Jaemin sudah menduga Jeno akan menunggunya. Ia pun segera berjalan seakan-akan tidak melihat keberadaan pria itu.
Langkah Jaemin berhenti saat lengannya ditahan oleh Jeno. Jaemin menoleh ke arah pria itu. Wajah Jeno terlihat frustasi.
“Kita perlu bicara,” ucap Jeno.
“Aku gak ada urusan sama kamu,” balas Jaemin dingin sambil menepis tangan Jeno.
Wajah Jeno kini bertambah frustasi.
“Aku mohon Jaemin, aku mohon banget,” pintanya dengan nada memelas.
Jaemin mengalihkan pandangannya ke arah lain.
“Ini anak kamu,” ucapan Jaemin membuat Jeno merasa batu seakan menimpanya. “Tapi dia gak butuh kamu,” lanjut Jaemin yang kini menatap ke arah Jeno.
Air mata Jeno terjatuh.
“Aku mohon, maafin aku,” pinta Jeno yang berusaha menggenggam tangan Jaemin.
Jaemin menepis kembali tangan Jeno.
“Aku udah maafin kamu, jadi tolong pergi jangan ganggu aku lagi,” ucap Jaemin sambil menunduk.
“Enggak,” Jeno menggeleng. “Aku-”
“Kita gak bisa balik lagi kayak dulu,” potong Jaemin yang membuat nafas Jeno tercekat. “Kita saling sibuk sampe gak ada waktu buat kita berdua dan kamu udah gak ada rasa sama aku.”
Jeno kalah telak, hujan pisau seakan jatuh dari atas kepalanya.

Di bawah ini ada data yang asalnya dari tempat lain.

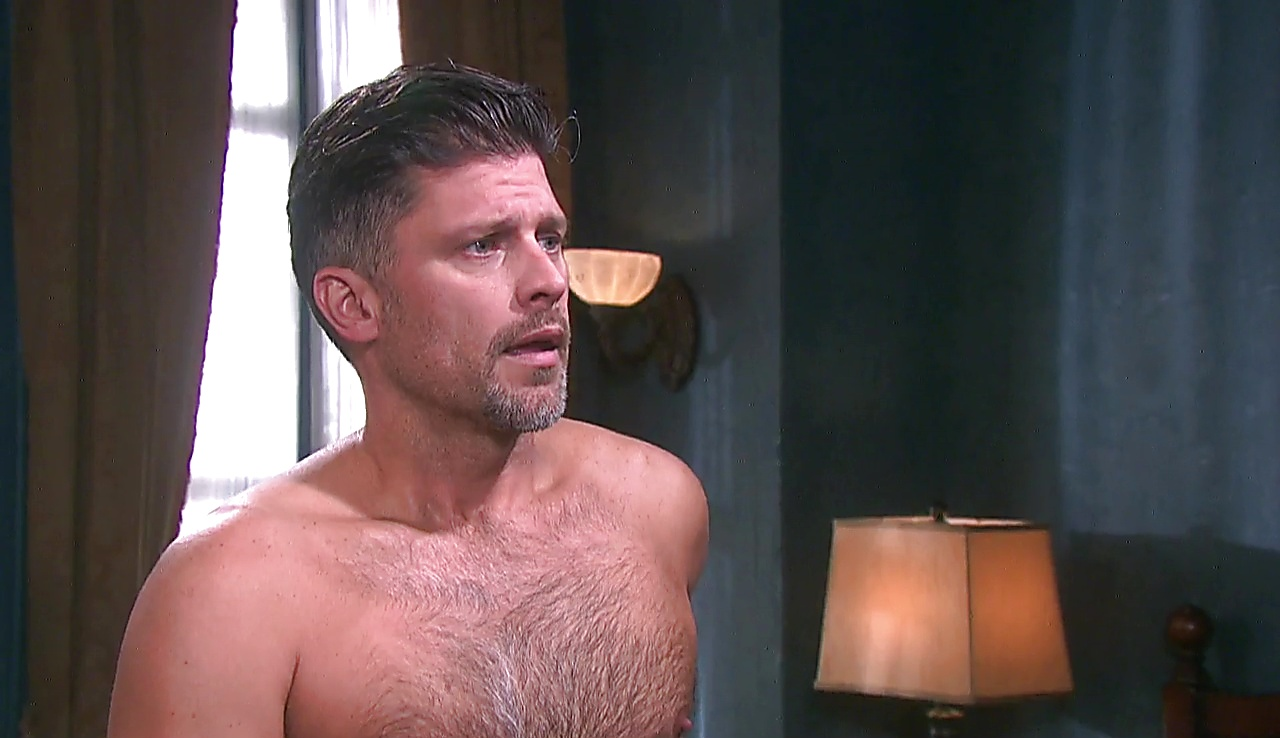 Greg Vaughan sexy shirtless scene January 31, 2018, 12pm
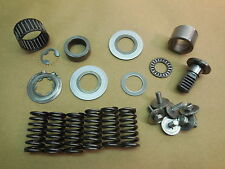 1978 Suzuki RM400 Clutch hardware parts lot springs bolts etc. 78 RM 400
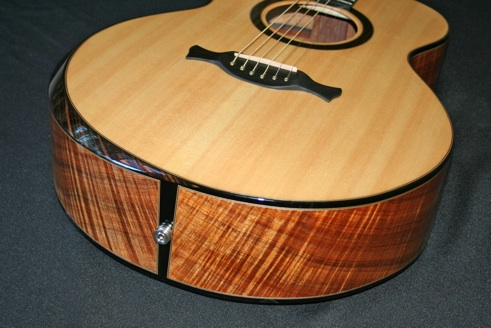 IMG_6519-Guitar-Luthier-LuthierDB-Image-11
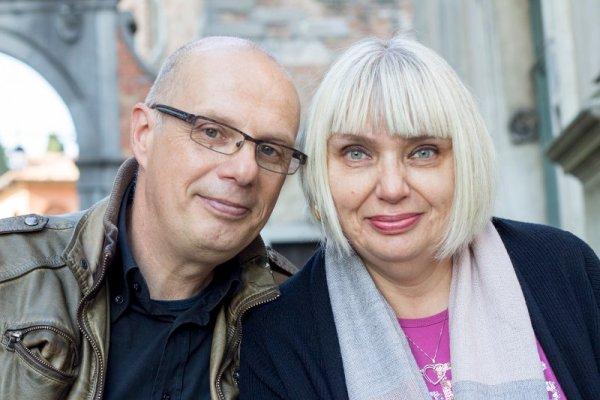 Stefano e Elisabetta di In Viaggio con Ricky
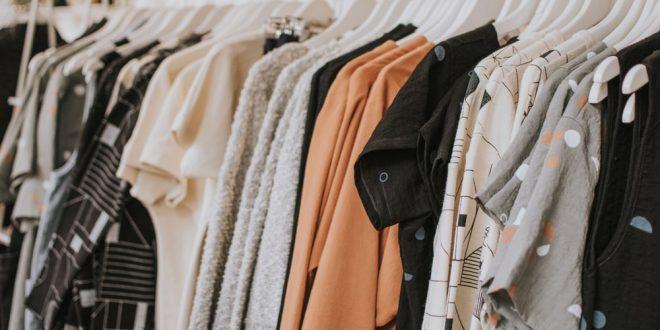 Заштита од коронавирусот: Руски лекар објаснува во кои случаи облеката треба да се дезинфицира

Jaemin pun mengusap air matanya dan berjalan pergi. Meninggalkan Jeno yang penuh penyesalan. . . . . . . . . . . . . . . . . . . . . . . . . . . . . . . . . . . . .
“Gue bilang apa, jen.”
Jeno tidak peduli atas perkataan Haechan, ia tetap merokok dan sesekali meminum alkohol.
“Nana juga nangis jen setelah ketemu sama lo.”
Alkohol itu kini Jeno genggam dengan erat, hatinya masih ngilu saat mendengar nama itu.
“Nana tau dia hamil pas 3 hari kalian putus. Dia sedih? Sedih, jen. Sedih karena Nana ngerasa jahat ke anaknya. Yang suatu saat lahir gak ada ayah buat dia.”
Jeno menangis kembali, kini rokoknya terjatuh dan tentu saja Haechan langsung menginjak rokok itu supaya mati.
“Tapi Nana berusaha kuat, dia minta ke perusahaannya buat pindahin dia ke cabang yang ada di kota sebelah dan beli rumah di sana. Sampe kemarin Nana selalu mikir, gue harus hidup demi anak gue, gue harus semangat demi anak gue, Nana gak boleh nyerah, Nana itu calon ibu.”
Suara isakan tangis Jeno semakin besar.
Haechan bersandar ke kursi.
“Lo temen gue juga, jen. Walaupun elu tolol, tapi lo tetep temen gue.” Haechan mendengus. “Sekarang samperin dia,” perintah Haechan.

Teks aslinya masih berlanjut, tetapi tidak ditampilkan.